Researchers from the University of Pennsylvania School of Medicine have shown that it is possible for adult mice to grow new hair follicles.
The finding, published in the May 17 issue of Nature, catapults the idea of hair replacement from late-night infomercial to prime-time science. It also illustrates a somewhat sobering fact about science: that even issues as important as mammalian regeneration and as potentially lucrative as hair replacement can go uninvestigated for long periods of time in the first place.
"Things become a given and people don't think about it anymore. We certainly weren't thinking about it at all," when they made their discovery, senior author George Cotsarelis told BioWorld Today. Cotsarelis, an associate professor of dermatology at Penn, studies wound healing, and his team noticed in certain animal studies that "healing wounds developed hair. We thought something was wrong." But a review of old literature turned up several papers in the early 1950s describing hair regrowth in rabbits, mice and humans.
However, the technology available at the time did not allow the conclusive determination of whether the hair follicles were truly new or pre-existing. "There was a 10-year period of back and forth" in the literature, Cotsarelis said, that basically was put to rest when a review paper strongly - and, as it now turns out, incorrectly - argued that the phenomenon was not truly de novo hair growth.
Using transgenic mice, Cotsarelis and his team demonstrated through lineage analysis that the hair follicles they observed were really new structures derived from epidermal cells. While epidermal cells are the source of hair follicles during development, in adults, epidermis and hair have separate stem cells. Hair follicles are structures consisting of roughly 10 different cell types that are responsible for making glands as well as hair. Cotsarelis and his team observed that the new follicles made sebaceous glands as well as hair cells.

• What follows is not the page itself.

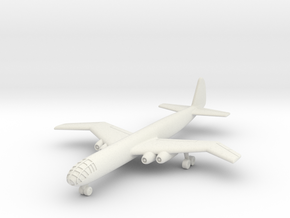 (1:200) Junkers EF 116 (W-wing Version) in White Natural Versatile Plastic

On a molecular level, wounding the mice appeared to induce an embryonic-like state in the skin covering the wounds, which made the skin receptive to signals that adult skin usually ignores. Cotsarelis and his team tested the developmental signaling molecule wnt, which plays a key role in hair development. They found that upregulating wnt expression in wounds more than doubled the number of hair follicles, while blocking wnt also blocked hair regrowth.
The data "refute the dogma" that adult hair regrowth is impossible, Cotsarelis said. They also suggested that regeneration of other body structures - currently an advantage of being an amphibian - might be feasible. Though the follicle often is referred to as a mini-organ, Cotsarelis said that the findings apply "not so much to solid organs, but perhaps limbs and digits, which express many of the same genes that follicles do."
Even without regrowing limbs, the studies have obvious commercial possibilities. Patents relating to the research have been licensed to start-up Follica Inc., of which Cotsarelis also is a co-founder, along with members of Boston Venture Capital group PureTech Ventures.
Follica hopes to be in a proof-of-concept human study on hair regeneration "within the year," PureTech managing partner and Follica CEO Daphne Zohar told BioWorld Today. But the company does not plan to limit itself to hair regrowth. Zohar described the hair follicle as "the master control center of human hair and skin," with applications ranging from the aesthetic, such as hair regrowth, to serious medical problems such as wound healing.
Cotsarelis said that "We've found that we can influence wound healing with wnts or other proteins that allow the skin to heal in a way that has less scarring and includes all the normal structures of the skin, such as hair follicles and oil glands, rather than just a scar."
The company is "not necessarily" targeting specifically the wnt pathway, PureTech principal and Follica Chief Business Officer David Steinberg told BioWorld Today. Cotsarelis' team also has implicated other molecular mechanisms in follicle regrowth, though Cotsarelis declined to specify them prior to peer-reviewed publication. Instead, Steinberg said, the company is based on the concept that inducing an embryonic-like state in skin will allow successful therapeutic manipulations that would have "no effect, or a different effect, on adult skin."
And despite the fact that the discovery of hair regrowth came as an offshoot of wound healing studies, the bald will not have to sacrifice their scalps to get some new hair. Steinberg said that Follica has done studies showing that the pathways that enable the follicle's embryonic-like response can be activated "by much, much less invasive means."